● Text excerpt:
* Start *
But just what is the shock?  Size is one thing – everything is so darn big here.  When it comes to living quarters, I like that.  When it comes to servings when eating out I don’t.  Cars? no.  Sense of humor? yes.  Noise is another thing: there are non-stop sounds in Rapallo; scooters dash up and down the mountain, dogs bark non-stop, the rooster who can’t tell time crows his ignorance, diners clink their cutlery against their plates at Rosa’s and even, if they’ve had enough, break into song or begin to cheer loudly. Over at Case di Noe someone has fired up a brush-cutter, and every half hour the church bells remind us what time it is. (Speedy has addressed this part of the problem by down-loading chimes to sound the hours on the computer – not the same as the jazzy bell concert San Maurizio gives us each Sunday, but better than nothing.)

There are plenty of noisy places in the U.S., but we don’t happen to be in one of them.  Our neighborhood has forty homes, of which probably one-third are occupied now, it being still early in ‘the season.’  The family with small children who lived across the street have moved – how we miss their constant activity and cheerful little voices.  If we listen carefully we can hear the hum of traffic from the highway that’s about a mile away.  When the birds visit our feeders they are likely to squabble.  The humming birds sound like teeny little power saws when they zoom in and out.  But mostly it’s just very quiet and peaceful.  That’s nice, it really is, it’s just such a change.
* End *
● Material provided:
* Start *
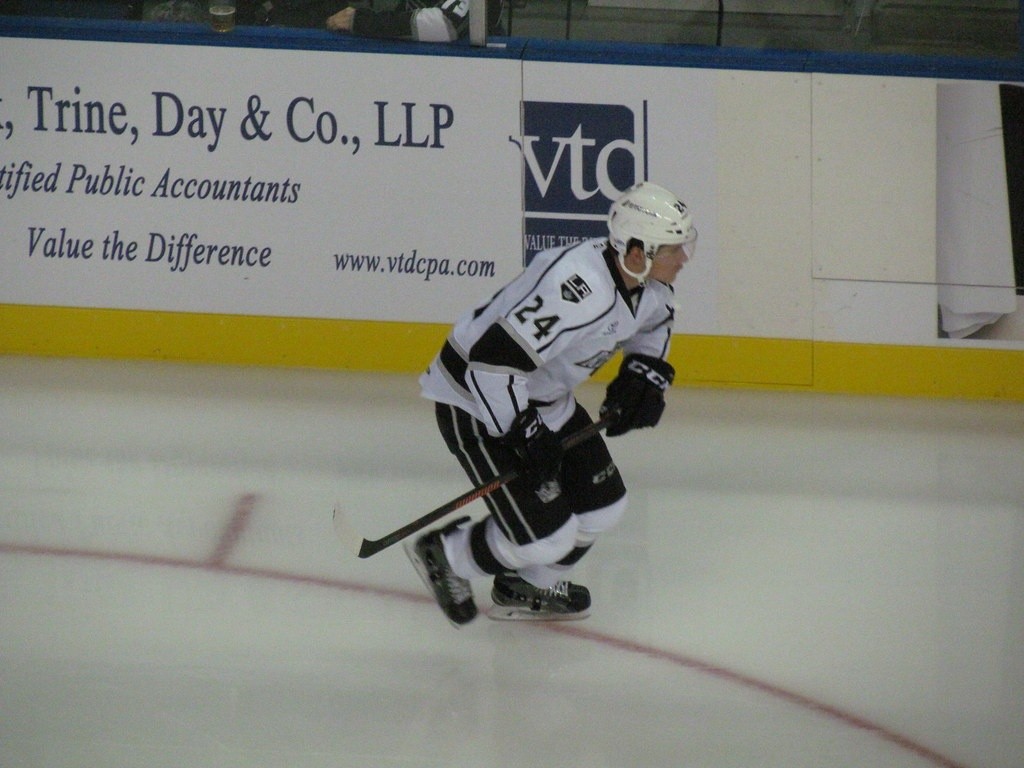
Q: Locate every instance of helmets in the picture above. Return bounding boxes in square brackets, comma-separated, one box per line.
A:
[607, 182, 698, 258]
* End *
● Set task:
Write the next part of the piece comparing noisy Rapallo with the quiet U.S. neighborhood, starting right after its final sentence.

● Result:
The biggest change, though, and the hardest to adapt to, is the societal difference.  Italians are out and about for a good part of the day.  One must shop daily, the passagiata awaits at the end of the day.  There are friends and family to visit and ‘news’ to be discussed endlessly.  The silence in our neighborhood is but a reflection of a larger silence that I think of as particularly American.  People are afraid to discuss ‘issues’ for fear that they will offend or anger the person to whom they’re speaking. Somehow Italians have found a way to express differences without letting it get personal, and without letting it get in the way of friendships.  Here people are afraid to make eye contact with strangers, unlikely to greet strangers on the street (any one of whom may be carrying a weapon, concealed or otherwise, at least here in the wild west), and uncomfortable with the idea of discomfort.

Of course Italy is far from perfect.  But part of culture shock, I think, is the tendency to idealize the place one has left, to look back through the fuzzy lens of rosy glasses, while looking at present circumstances with the critical lens of a microscope.

I’m not asking for sympathy, believe me.  We are terribly fortunate to be able to enjoy life in two such diverse places, and yes, we are Thankful that we are able to (’tis the season).  I’m just saying that the transition is, for me at any rate, difficult, but difficult in an interesting way, not a painful way.  So please, stick with me for a while?  Pretty soon I’ll have my feet under me again and will share some more of the excitement of life in a most peculiar state.